> _Crawled caption data_

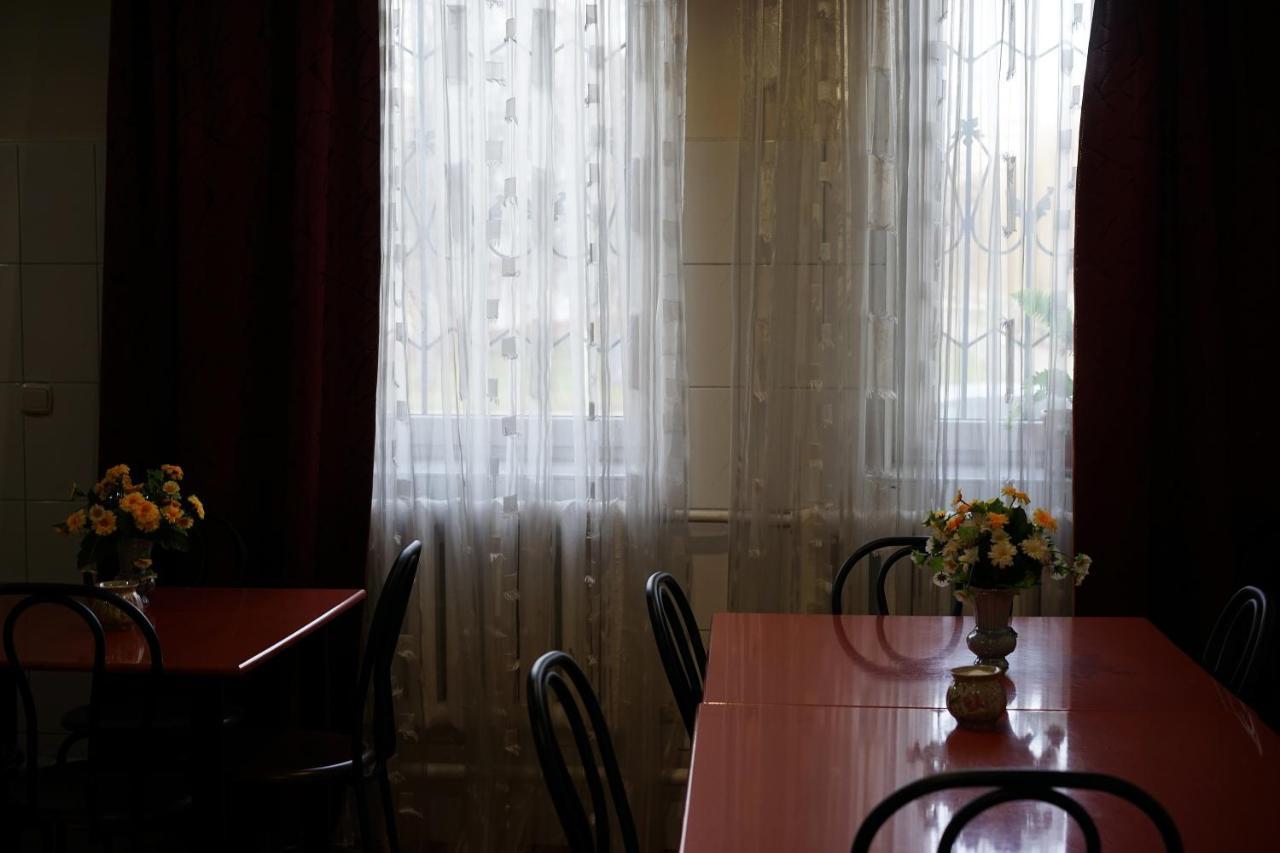 Comfort Hotel Chervonograd Εξωτερικό φωτογραφία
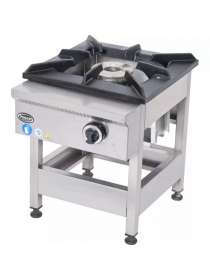 Газова плита професійна Pimak M018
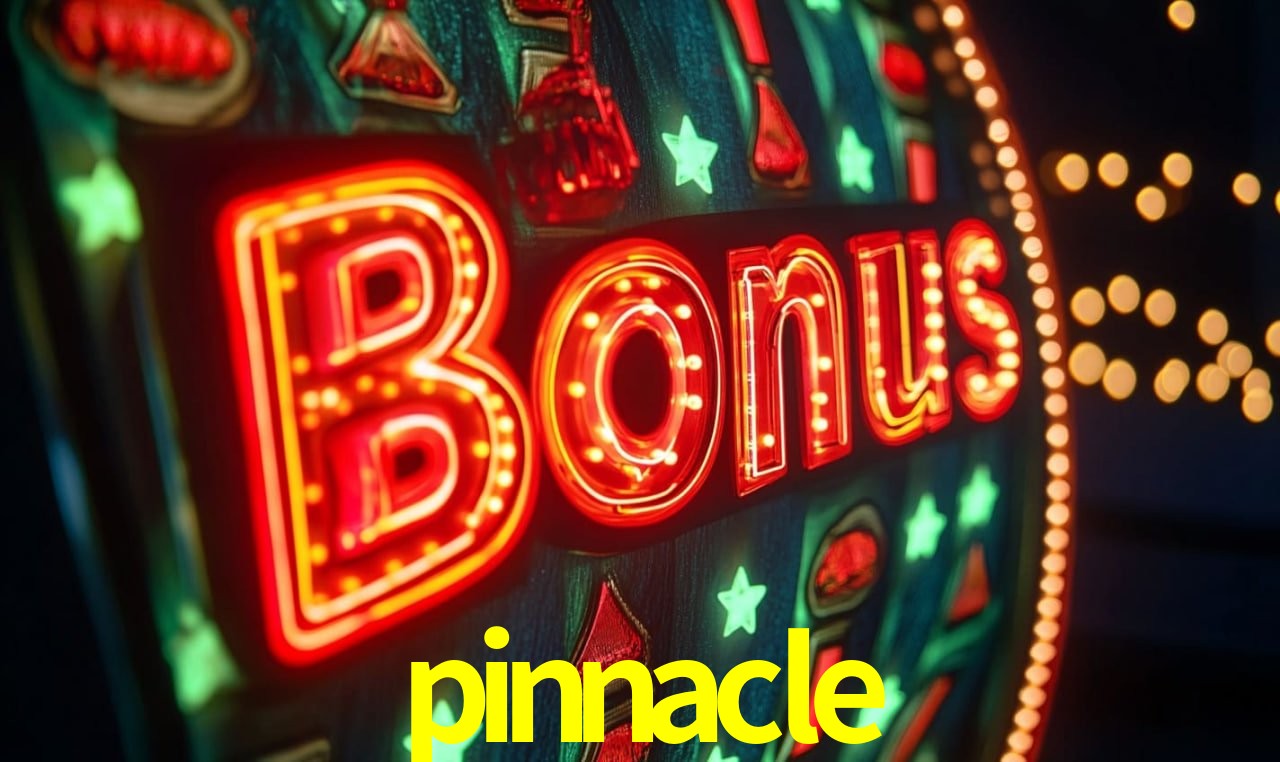 Torneios pinnacle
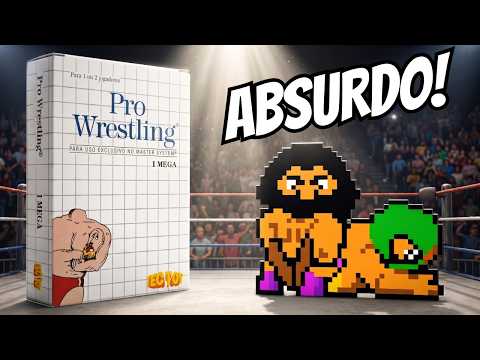 Sega shouldn't have done this with the Master System!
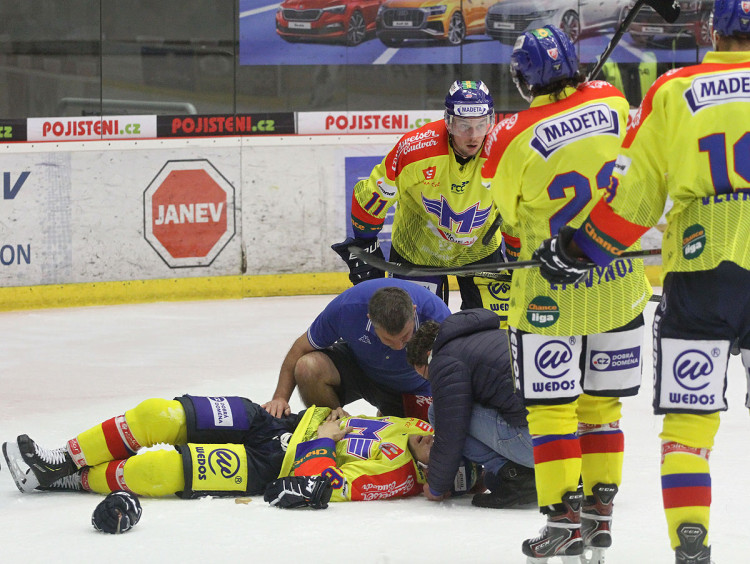 Ošetření Víta Christova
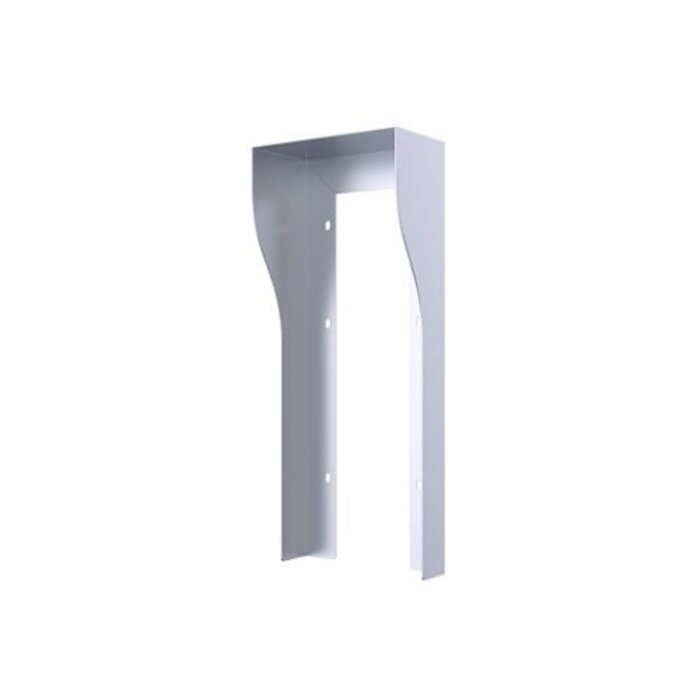 Akuvox Akuvox R29 Inbouw Regenkap voor R29-serie Intercom (AKV-R29X-RCFLUSH)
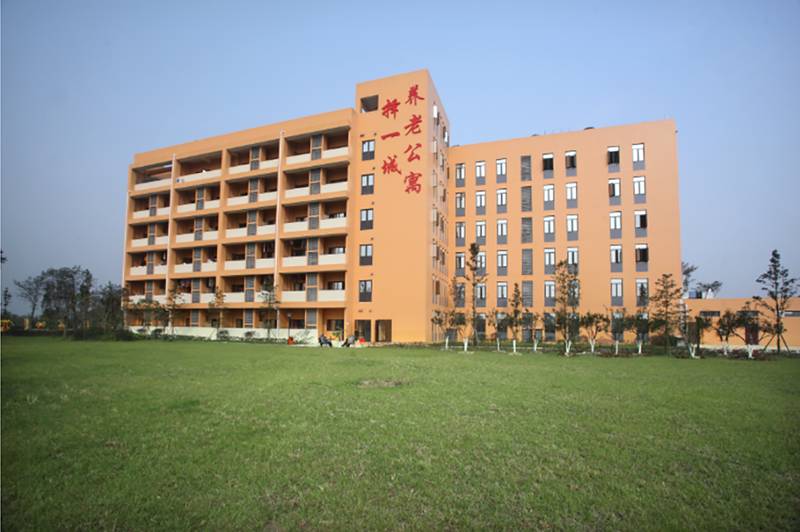 成都温江养老院能做骨折术后康复和偏瘫康复吗？择一城颐养居亲历者来回答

> _The problem_
Except for the pictures, set down all of the records exactly as they are.

> _Task response_
 Comfort Hotel Chervonograd Εξωτερικό φωτογραφία
 Газова плита професійна Pimak M018
 Torneios pinnacle
 Sega shouldn't have done this with the Master System!
 Ošetření Víta Christova
 Akuvox Akuvox R29 Inbouw Regenkap voor R29-serie Intercom (AKV-R29X-RCFLUSH)
 成都温江养老院能做骨折术后康复和偏瘫康复吗？择一城颐养居亲历者来回答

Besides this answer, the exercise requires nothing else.